_CHALLENGE_
Take the lines starting with the one that contains "In which order do" and going on through the one that contains "the asphalt road at (104,67) →", and write them out again with "nearest" changed to "closest" and nothing else altered.

_EXERCISE INPUTS_
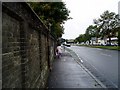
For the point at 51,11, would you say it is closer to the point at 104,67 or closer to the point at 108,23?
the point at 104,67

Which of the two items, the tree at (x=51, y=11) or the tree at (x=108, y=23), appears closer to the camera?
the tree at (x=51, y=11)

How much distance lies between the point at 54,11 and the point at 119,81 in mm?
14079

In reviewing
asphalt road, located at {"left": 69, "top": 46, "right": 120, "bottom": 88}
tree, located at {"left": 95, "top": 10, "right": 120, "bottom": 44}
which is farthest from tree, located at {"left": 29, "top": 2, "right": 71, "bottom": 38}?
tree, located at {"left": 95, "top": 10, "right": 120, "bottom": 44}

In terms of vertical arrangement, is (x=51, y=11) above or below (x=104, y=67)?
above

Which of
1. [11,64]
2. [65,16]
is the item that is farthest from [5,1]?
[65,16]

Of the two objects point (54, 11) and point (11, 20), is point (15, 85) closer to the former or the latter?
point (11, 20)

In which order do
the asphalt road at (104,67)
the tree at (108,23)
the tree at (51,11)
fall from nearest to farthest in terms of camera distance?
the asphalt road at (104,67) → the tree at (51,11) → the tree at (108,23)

* * *

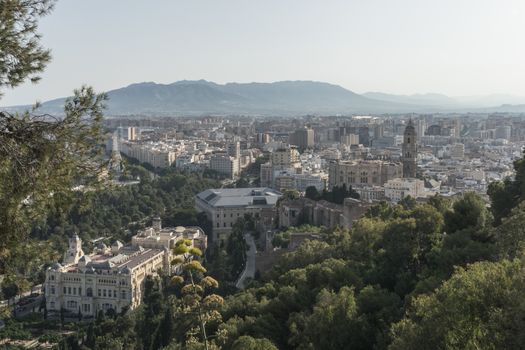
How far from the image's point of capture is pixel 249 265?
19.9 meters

_TASK RESPONSE_
In which order do
the asphalt road at (104,67)
the tree at (108,23)
the tree at (51,11)
fall from closest to farthest in terms of camera distance?
the asphalt road at (104,67) → the tree at (51,11) → the tree at (108,23)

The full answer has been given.